Keywords: RNA-protein interaction(RNA和蛋白质的相互作用), Phage display(噬菌体展示), Requiem (REQ/DPF2)(安魂曲(请求/ dpf2)), CDNA library screening(cDNA文库筛选)

[Abstract]

Materials and Reagents

  1. X-Omat AR film (Eastman Kodak Company, catalog number: 0572842 )
  2. Eppendorf tubes
  3. K562 cells
    Note: Phagemid-based K562 cDNA expression libraries were constructed by isolating mRNA from cells with an Ultraspec-RNA isolating system and a biotinylated oligo (dT) probe.
  4. XL1-Blue cells (Agilent Technologies, catalog number: 200403 )
  5. XLOR cell (Agilent Technologies, catalog number: 200403 )
  6. 10% bovine calf serum (GE Healthcare, Hyclone™, catalog number: SH30073.03 )
  7. RPMI 1640 medium (Life Technologies, GibcoTM, catalog number: 11875-093 )
    Note: Currently, it is “Thermo Fisher Scientific, GibcoTM, catalog number: 11875-093”.
  8. Ultraspec-RNA isolating system (Biotech, catalog number: BL-10050 )
  9. Biotinylated oligo (dT) probe (50 pmol/μl) (Promega Corporation, catalog number: Z5261 )
  10. cDNA synthesis kit (Agilent Technologies, catalog number: 200403 )
  11. λZAP II express phage vector (Agilent Technologies, catalog number: 200403 )
  12. Nitrocellulose membrane (immobilon-NC membrane) (EMD Millipore Corporation, catalog number: N8395 )
  13. Ribonucleic acid from torula yeast (RNA type VI) (Sigma-Aldrich, catalog number: R6625 )
  14. [α-32P]-labeled G8-RNA ligand (BMS)
  15. ExAssist helper phage (Agilent Technologies, catalog number: 200253 )
  16. IPTG [≥ 99% (TLC), ≤ 0.1% Dioxan] (Sigma-Aldrich, catalog number: I6758 )
  17. HEPES (pH 7.9)
  18. KCl
  19. 0.1% (w/v) Ficoll 400-DL
  20. 0.01% polyvinyl-pyrolidon PVP-40
  21. MnCl2
  22. ZnCl2
  23. EDTA
  24. DTT
  25. Tryptone
  26. NaCl
  27. Yeast Extract
  28. DW
  29. MgSO4
  30. Tris-HCl (pH 7.5)
  31. Gelatin
  32. Screening buffer (see Recipes)
  33. LB plates (see Recipes)
  34. SM buffer (see Recipes)

Equipment

  1. Refrigerated Eppendorf centrifuge (Hanil, catalog number: Union 55R )
  2. Heat block (Thermolyne, catalog number: DB17615 )
  3. Tissue culture CO2 incubators set at 37 °C (HERAcell, catalog number: HERAcell® 240 )
  4. Developer (TAEAHN, catalog number: TM-90S )
  5. Vortex (JEIO TECH, catalog number: VM-96B )
  6. Deep freezer (Forma Scientific, catalog number: 917 )
  7. Shaker (SLB, catalog number: SLRM-3 )

Procedure

  1. mRNA preparation
    Phagemid-based K562 cDNA expression libraries were constructed by isolating mRNA from cells with an Ultraspec-RNA isolating system and a biotinylated oligo (dT) probe.

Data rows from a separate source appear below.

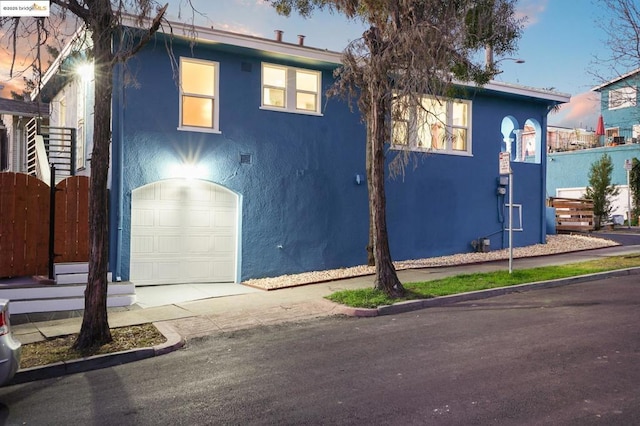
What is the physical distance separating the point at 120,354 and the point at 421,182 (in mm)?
11370

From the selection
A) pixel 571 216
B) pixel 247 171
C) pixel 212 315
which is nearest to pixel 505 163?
pixel 247 171

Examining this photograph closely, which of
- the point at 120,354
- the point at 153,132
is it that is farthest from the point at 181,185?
the point at 120,354

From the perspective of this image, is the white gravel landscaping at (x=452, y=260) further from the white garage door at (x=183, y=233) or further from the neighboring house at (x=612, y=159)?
the neighboring house at (x=612, y=159)

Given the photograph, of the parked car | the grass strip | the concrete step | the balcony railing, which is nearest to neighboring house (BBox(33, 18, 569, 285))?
the balcony railing

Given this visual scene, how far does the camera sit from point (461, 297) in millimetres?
10508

The detailed procedure is described below:
    1. Spin down K562 cells (5 ~ 10 x 106) at 5,000 rpm for 5 min at 4 °C.
    2. Add 1 ml of UltraspecTM RNA reagent to lyse cells by repetitive pipetting. Incubate at 4 °C for 5 min.
    3. Add 0.2 ml of chloroform and cover the samples tightly, shake vigorously for 15 sec and place on ice at 4 °C for 5 min.
    4. Centrifuge at 12,000 x g for 15 min at 4 °C.
    5. Carefully transfer the aqueous phase (about 4/5th volume) to a new fresh tube.
    6. Add equal volume of isopropanol and store sample for 10 min at 4 °C. Centrifuge at 12,000 x g for 10 min at 4 °C.
    7. Remove the supernatant and wash RNA pellet twice with 1 ml of 75% ethanol by vortexing and subsequent centrifuge for 5 min at 7,500 x g at 4 °C.
    8. Remove the supernatant and briefly air dry the RNA pellet for 5 min. Dissolve the RNA pellet in 50-100 ul of Ultraspec DEPC treated water by vortexing for 1 min. Measure RNA concentration using Nanodrop.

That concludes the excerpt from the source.